:: To do ::
Find each line of the material below that contains the word "scene" and copy those lines in full, treating uppercase and lowercase as different.

:: Data lines ::

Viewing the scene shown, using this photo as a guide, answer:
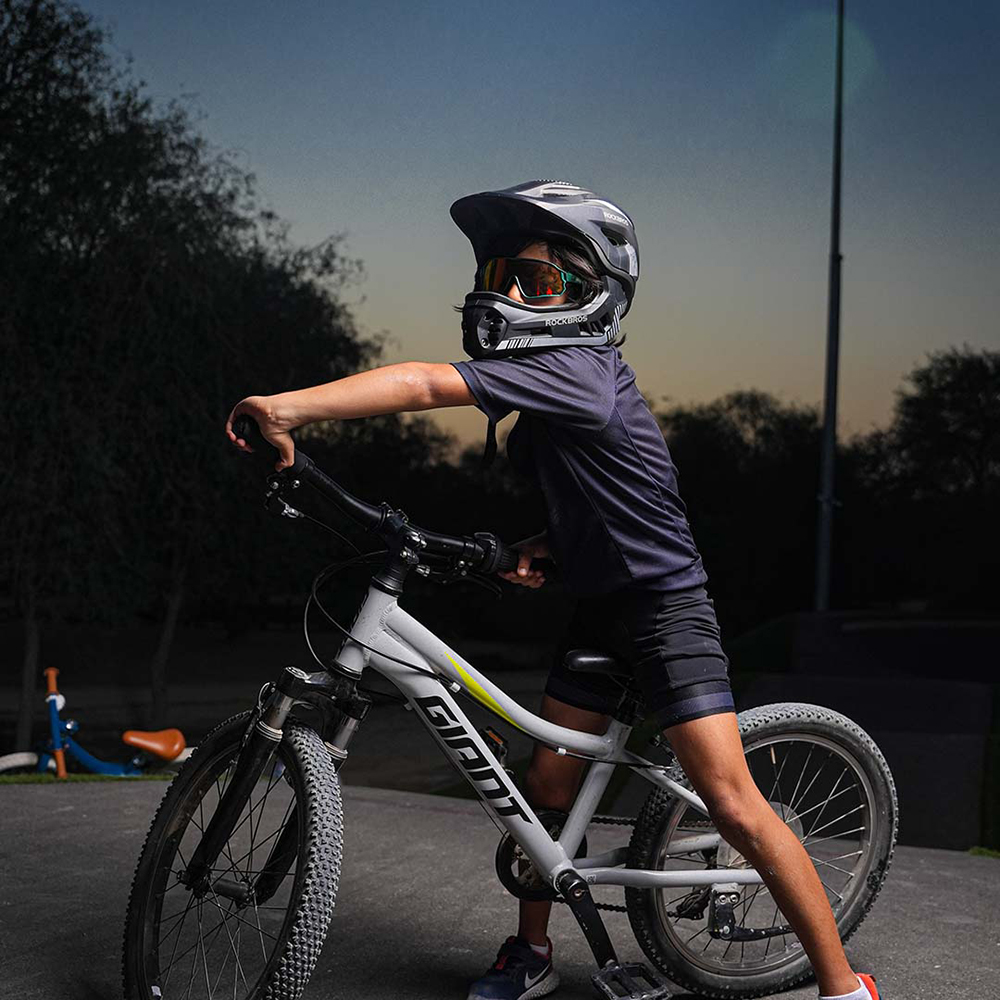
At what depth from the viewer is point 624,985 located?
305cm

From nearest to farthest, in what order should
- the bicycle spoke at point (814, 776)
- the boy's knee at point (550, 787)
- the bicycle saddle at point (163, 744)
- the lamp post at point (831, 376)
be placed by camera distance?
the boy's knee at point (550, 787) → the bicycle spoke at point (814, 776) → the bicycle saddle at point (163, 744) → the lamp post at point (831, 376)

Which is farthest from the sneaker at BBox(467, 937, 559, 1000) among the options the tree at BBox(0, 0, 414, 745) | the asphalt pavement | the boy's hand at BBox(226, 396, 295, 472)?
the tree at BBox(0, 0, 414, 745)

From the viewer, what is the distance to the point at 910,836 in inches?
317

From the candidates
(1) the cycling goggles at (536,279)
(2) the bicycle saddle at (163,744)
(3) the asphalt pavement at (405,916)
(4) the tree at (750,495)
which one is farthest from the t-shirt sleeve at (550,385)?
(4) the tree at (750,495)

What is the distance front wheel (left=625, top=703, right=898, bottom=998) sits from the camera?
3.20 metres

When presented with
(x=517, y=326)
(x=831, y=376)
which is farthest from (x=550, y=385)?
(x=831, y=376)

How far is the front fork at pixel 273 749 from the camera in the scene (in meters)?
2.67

--

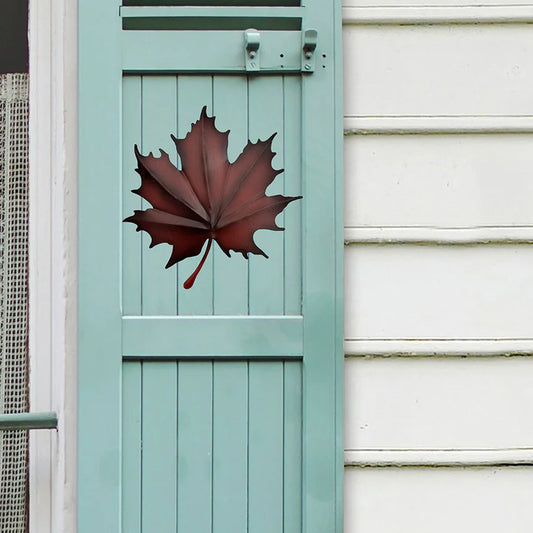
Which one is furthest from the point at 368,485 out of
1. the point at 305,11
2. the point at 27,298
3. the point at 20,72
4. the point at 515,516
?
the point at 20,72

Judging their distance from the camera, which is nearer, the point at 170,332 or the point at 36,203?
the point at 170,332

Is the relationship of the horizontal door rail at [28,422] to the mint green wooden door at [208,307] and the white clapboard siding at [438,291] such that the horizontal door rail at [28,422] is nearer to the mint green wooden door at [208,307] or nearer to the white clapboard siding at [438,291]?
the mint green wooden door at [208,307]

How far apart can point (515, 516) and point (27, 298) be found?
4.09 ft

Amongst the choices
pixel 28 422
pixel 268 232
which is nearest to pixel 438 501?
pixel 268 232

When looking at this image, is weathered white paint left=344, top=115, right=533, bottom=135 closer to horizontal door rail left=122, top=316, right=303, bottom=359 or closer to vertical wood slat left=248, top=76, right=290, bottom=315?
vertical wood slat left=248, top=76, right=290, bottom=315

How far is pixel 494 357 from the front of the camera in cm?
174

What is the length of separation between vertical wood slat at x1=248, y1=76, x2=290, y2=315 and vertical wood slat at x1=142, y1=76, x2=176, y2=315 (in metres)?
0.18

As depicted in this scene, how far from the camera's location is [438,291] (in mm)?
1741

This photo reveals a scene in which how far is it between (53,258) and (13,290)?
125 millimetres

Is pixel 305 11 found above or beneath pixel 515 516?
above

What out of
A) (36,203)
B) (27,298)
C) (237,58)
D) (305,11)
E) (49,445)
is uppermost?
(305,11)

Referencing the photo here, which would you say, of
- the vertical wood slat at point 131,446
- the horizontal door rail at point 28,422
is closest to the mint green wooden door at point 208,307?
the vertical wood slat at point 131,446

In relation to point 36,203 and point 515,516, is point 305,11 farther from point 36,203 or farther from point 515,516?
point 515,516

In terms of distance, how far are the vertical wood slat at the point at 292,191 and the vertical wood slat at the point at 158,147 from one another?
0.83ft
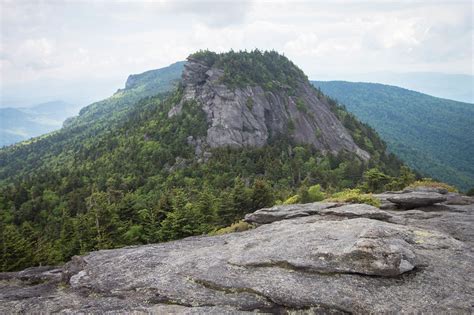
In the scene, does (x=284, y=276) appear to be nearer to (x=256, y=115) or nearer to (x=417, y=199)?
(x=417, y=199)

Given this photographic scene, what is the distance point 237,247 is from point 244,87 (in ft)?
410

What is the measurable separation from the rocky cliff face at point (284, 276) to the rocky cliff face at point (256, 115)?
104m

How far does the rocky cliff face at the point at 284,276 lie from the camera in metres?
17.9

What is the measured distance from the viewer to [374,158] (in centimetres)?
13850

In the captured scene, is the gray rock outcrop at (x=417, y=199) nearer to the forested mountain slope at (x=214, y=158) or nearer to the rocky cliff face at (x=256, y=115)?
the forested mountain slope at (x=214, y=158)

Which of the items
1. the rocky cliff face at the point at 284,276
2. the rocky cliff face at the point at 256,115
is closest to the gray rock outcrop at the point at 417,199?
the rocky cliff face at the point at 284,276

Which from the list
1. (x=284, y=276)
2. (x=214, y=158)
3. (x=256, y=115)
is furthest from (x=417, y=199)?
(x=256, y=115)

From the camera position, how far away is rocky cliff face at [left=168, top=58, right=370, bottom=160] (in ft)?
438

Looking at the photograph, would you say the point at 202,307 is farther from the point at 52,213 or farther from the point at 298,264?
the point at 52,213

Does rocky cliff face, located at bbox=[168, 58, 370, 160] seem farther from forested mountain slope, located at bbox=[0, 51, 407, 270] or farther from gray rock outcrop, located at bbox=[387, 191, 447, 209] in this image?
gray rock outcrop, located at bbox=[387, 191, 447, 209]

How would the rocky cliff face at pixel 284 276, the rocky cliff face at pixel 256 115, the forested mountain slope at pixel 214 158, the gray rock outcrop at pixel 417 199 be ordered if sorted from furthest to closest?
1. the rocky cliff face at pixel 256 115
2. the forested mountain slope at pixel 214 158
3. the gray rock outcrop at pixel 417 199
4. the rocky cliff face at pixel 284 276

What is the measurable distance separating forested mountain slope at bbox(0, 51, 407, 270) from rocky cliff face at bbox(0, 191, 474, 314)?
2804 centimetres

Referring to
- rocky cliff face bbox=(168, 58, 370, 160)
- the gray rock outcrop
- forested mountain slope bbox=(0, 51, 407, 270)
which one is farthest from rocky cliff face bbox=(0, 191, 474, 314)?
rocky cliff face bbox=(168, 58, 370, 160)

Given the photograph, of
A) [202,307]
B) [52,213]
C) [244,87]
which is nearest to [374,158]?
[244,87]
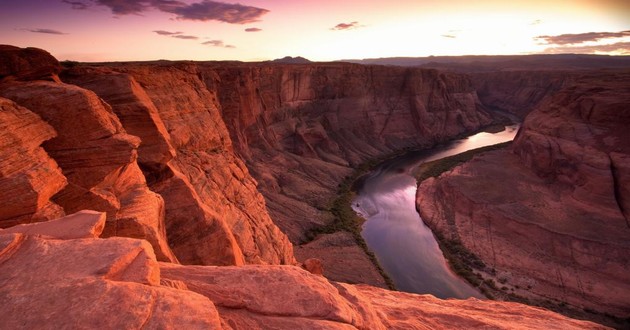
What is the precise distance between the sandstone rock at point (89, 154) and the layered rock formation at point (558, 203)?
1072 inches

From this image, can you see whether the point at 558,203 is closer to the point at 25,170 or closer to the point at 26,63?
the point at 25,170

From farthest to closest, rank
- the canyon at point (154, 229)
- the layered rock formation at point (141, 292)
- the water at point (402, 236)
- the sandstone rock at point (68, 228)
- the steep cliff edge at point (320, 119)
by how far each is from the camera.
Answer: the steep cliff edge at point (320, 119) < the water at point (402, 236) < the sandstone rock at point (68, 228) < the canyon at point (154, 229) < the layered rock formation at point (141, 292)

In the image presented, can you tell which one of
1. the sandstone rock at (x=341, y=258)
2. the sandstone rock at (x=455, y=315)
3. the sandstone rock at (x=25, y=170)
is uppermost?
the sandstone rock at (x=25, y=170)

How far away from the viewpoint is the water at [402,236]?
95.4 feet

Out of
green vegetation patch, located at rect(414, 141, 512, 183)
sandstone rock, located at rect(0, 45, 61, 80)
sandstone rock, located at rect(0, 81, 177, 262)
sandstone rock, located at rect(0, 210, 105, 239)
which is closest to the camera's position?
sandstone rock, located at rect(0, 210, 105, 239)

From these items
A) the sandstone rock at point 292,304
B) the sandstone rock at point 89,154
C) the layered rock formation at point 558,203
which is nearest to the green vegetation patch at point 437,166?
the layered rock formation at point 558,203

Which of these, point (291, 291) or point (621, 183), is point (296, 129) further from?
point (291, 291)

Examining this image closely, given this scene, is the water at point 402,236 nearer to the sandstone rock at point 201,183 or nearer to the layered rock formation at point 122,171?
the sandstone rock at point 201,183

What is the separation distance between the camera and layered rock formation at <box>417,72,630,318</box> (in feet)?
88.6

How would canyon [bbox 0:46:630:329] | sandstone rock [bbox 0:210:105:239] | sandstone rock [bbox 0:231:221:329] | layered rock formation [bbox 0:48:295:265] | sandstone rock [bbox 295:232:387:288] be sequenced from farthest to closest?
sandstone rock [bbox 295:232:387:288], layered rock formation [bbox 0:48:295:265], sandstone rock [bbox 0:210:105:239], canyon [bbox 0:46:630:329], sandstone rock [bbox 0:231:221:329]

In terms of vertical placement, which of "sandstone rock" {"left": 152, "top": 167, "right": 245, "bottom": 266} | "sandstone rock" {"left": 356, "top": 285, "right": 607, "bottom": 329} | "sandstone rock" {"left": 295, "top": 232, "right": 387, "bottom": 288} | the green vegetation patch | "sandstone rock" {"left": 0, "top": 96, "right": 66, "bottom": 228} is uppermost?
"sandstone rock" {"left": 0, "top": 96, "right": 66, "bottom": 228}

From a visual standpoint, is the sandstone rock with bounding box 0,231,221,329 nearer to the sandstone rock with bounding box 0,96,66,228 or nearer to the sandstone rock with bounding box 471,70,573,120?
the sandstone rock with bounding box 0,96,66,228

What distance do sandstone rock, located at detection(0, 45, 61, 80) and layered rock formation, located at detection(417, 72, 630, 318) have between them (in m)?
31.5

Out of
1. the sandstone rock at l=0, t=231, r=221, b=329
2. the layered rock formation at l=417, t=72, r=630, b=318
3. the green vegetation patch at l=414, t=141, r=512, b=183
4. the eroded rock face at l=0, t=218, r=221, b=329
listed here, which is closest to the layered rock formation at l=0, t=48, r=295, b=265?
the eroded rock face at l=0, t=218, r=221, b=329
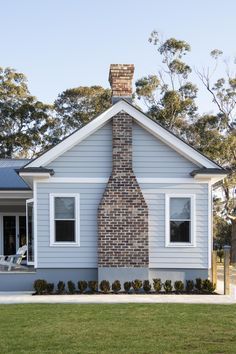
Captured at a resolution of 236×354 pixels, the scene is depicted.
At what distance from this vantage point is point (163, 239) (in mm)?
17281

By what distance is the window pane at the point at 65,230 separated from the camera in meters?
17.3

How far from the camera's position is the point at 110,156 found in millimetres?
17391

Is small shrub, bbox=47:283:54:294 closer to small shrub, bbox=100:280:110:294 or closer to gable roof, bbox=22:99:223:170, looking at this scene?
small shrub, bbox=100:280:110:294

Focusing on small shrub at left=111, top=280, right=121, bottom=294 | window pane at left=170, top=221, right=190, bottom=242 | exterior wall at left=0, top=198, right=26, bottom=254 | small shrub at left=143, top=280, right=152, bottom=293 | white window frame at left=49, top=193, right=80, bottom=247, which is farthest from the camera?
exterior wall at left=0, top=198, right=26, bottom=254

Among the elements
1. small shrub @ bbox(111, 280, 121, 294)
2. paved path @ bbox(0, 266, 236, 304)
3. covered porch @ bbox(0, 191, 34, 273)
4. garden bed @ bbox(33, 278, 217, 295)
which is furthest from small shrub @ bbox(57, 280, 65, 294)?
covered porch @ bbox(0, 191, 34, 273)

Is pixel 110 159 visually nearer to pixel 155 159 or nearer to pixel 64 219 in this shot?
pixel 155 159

:: Full response ::
Viewing the scene shown, using this photo as a guide, answer:
How far is the front fork at pixel 273 749 from the camera in the scene (in meters)?
As depicted in this scene, how far from the camera's location is [438,291] (in mm)?
This photo reveals a scene in which how far is it between (53,258) and (13,290)?
In the scene, does (x=284, y=276) appear to be nearer to (x=256, y=115) or nearer to (x=417, y=199)?
Given this photographic scene, what is the distance point 237,247 is from point 244,87 (in ft)?
In the captured scene, is the gray rock outcrop at (x=417, y=199) nearer to the forested mountain slope at (x=214, y=158) or nearer to the rocky cliff face at (x=256, y=115)?
Examining this image closely, given this scene, is the water at point 402,236 nearer to the sandstone rock at point 201,183 or nearer to the layered rock formation at point 122,171?
Captured at a resolution of 236×354 pixels, the scene is depicted.
Is small shrub, bbox=47:283:54:294 closer to small shrub, bbox=100:280:110:294 or closer to gable roof, bbox=22:99:223:170, looking at this scene?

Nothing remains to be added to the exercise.